* Records provided *
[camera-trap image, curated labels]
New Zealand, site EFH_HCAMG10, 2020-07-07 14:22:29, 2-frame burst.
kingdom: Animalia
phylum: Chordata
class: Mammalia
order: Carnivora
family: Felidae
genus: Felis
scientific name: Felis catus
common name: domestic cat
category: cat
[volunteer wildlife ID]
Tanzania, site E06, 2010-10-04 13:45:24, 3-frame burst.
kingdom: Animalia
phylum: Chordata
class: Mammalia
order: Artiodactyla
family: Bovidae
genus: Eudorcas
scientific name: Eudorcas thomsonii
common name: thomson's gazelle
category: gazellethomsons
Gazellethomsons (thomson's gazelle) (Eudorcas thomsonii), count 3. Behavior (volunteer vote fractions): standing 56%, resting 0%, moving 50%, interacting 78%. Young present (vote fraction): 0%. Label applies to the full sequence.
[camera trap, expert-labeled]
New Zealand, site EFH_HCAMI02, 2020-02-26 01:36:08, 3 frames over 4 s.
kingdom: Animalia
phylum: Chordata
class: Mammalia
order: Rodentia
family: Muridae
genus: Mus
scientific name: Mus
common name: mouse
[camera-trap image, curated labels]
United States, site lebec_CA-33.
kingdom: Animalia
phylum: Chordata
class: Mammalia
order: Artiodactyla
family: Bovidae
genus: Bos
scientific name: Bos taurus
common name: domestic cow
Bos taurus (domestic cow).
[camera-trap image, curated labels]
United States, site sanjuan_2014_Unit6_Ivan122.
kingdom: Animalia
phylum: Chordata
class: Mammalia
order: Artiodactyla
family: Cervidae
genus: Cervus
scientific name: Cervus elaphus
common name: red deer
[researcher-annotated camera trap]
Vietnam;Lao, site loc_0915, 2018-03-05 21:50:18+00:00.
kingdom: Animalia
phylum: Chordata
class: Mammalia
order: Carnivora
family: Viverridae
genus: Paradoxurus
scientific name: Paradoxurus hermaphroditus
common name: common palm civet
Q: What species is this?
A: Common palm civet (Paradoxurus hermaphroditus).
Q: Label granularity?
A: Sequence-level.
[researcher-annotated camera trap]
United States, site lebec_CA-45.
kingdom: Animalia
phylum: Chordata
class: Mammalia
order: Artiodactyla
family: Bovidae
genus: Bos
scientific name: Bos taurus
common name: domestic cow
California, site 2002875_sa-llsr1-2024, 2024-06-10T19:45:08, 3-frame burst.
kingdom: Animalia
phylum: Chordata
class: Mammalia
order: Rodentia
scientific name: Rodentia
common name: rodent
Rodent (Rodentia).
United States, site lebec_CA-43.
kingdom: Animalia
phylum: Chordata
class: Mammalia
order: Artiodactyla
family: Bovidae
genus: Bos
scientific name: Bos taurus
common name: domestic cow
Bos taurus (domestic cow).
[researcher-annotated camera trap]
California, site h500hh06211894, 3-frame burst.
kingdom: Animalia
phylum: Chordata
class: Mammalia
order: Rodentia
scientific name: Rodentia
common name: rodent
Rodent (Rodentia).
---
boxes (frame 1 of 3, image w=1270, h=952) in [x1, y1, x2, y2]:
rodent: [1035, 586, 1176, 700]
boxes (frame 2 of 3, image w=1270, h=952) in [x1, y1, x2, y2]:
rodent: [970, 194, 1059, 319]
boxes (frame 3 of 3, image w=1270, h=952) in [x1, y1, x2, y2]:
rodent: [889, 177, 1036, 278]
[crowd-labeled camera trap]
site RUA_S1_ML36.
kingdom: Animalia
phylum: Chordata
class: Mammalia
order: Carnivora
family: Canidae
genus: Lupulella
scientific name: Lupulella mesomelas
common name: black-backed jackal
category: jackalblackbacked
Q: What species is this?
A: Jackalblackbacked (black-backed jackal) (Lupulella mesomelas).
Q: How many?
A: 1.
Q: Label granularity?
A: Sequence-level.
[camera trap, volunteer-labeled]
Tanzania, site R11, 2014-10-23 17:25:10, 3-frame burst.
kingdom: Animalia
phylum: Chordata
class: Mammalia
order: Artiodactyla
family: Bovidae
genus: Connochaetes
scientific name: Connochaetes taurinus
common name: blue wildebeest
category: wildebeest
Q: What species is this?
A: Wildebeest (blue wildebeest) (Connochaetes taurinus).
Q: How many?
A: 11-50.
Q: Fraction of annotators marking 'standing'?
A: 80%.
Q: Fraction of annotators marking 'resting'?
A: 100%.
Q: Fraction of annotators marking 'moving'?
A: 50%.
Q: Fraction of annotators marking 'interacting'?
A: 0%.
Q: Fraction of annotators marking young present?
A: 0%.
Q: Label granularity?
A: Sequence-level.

* What to work on *
What's required is that all of the material be returned exactly.

* Result of this exercise *
[camera-trap image, curated labels]
New Zealand, site EFH_HCAMG10, 2020-07-07 14:22:29, 2-frame burst.
kingdom: Animalia
phylum: Chordata
class: Mammalia
order: Carnivora
family: Felidae
genus: Felis
scientific name: Felis catus
common name: domestic cat
category: cat
[volunteer wildlife ID]
Tanzania, site E06, 2010-10-04 13:45:24, 3-frame burst.
kingdom: Animalia
phylum: Chordata
class: Mammalia
order: Artiodactyla
family: Bovidae
genus: Eudorcas
scientific name: Eudorcas thomsonii
common name: thomson's gazelle
category: gazellethomsons
Gazellethomsons (thomson's gazelle) (Eudorcas thomsonii), count 3. Behavior (volunteer vote fractions): standing 56%, resting 0%, moving 50%, interacting 78%. Young present (vote fraction): 0%. Label applies to the full sequence.
[camera trap, expert-labeled]
New Zealand, site EFH_HCAMI02, 2020-02-26 01:36:08, 3 frames over 4 s.
kingdom: Animalia
phylum: Chordata
class: Mammalia
order: Rodentia
family: Muridae
genus: Mus
scientific name: Mus
common name: mouse
[camera-trap image, curated labels]
United States, site lebec_CA-33.
kingdom: Animalia
phylum: Chordata
class: Mammalia
order: Artiodactyla
family: Bovidae
genus: Bos
scientific name: Bos taurus
common name: domestic cow
Bos taurus (domestic cow).
[camera-trap image, curated labels]
United States, site sanjuan_2014_Unit6_Ivan122.
kingdom: Animalia
phylum: Chordata
class: Mammalia
order: Artiodactyla
family: Cervidae
genus: Cervus
scientific name: Cervus elaphus
common name: red deer
[researcher-annotated camera trap]
Vietnam;Lao, site loc_0915, 2018-03-05 21:50:18+00:00.
kingdom: Animalia
phylum: Chordata
class: Mammalia
order: Carnivora
family: Viverridae
genus: Paradoxurus
scientific name: Paradoxurus hermaphroditus
common name: common palm civet
Q: What species is this?
A: Common palm civet (Paradoxurus hermaphroditus).
Q: Label granularity?
A: Sequence-level.
[researcher-annotated camera trap]
United States, site lebec_CA-45.
kingdom: Animalia
phylum: Chordata
class: Mammalia
order: Artiodactyla
family: Bovidae
genus: Bos
scientific name: Bos taurus
common name: domestic cow
California, site 2002875_sa-llsr1-2024, 2024-06-10T19:45:08, 3-frame burst.
kingdom: Animalia
phylum: Chordata
class: Mammalia
order: Rodentia
scientific name: Rodentia
common name: rodent
Rodent (Rodentia).
United States, site lebec_CA-43.
kingdom: Animalia
phylum: Chordata
class: Mammalia
order: Artiodactyla
family: Bovidae
genus: Bos
scientific name: Bos taurus
common name: domestic cow
Bos taurus (domestic cow).
[researcher-annotated camera trap]
California, site h500hh06211894, 3-frame burst.
kingdom: Animalia
phylum: Chordata
class: Mammalia
order: Rodentia
scientific name: Rodentia
common name: rodent
Rodent (Rodentia).
---
boxes (frame 1 of 3, image w=1270, h=952) in [x1, y1, x2, y2]:
rodent: [1035, 586, 1176, 700]
boxes (frame 2 of 3, image w=1270, h=952) in [x1, y1, x2, y2]:
rodent: [970, 194, 1059, 319]
boxes (frame 3 of 3, image w=1270, h=952) in [x1, y1, x2, y2]:
rodent: [889, 177, 1036, 278]
[crowd-labeled camera trap]
site RUA_S1_ML36.
kingdom: Animalia
phylum: Chordata
class: Mammalia
order: Carnivora
family: Canidae
genus: Lupulella
scientific name: Lupulella mesomelas
common name: black-backed jackal
category: jackalblackbacked
Q: What species is this?
A: Jackalblackbacked (black-backed jackal) (Lupulella mesomelas).
Q: How many?
A: 1.
Q: Label granularity?
A: Sequence-level.
[camera trap, volunteer-labeled]
Tanzania, site R11, 2014-10-23 17:25:10, 3-frame burst.
kingdom: Animalia
phylum: Chordata
class: Mammalia
order: Artiodactyla
family: Bovidae
genus: Connochaetes
scientific name: Connochaetes taurinus
common name: blue wildebeest
category: wildebeest
Q: What species is this?
A: Wildebeest (blue wildebeest) (Connochaetes taurinus).
Q: How many?
A: 11-50.
Q: Fraction of annotators marking 'standing'?
A: 80%.
Q: Fraction of annotators marking 'resting'?
A: 100%.
Q: Fraction of annotators marking 'moving'?
A: 50%.
Q: Fraction of annotators marking 'interacting'?
A: 0%.
Q: Fraction of annotators marking young present?
A: 0%.
Q: Label granularity?
A: Sequence-level.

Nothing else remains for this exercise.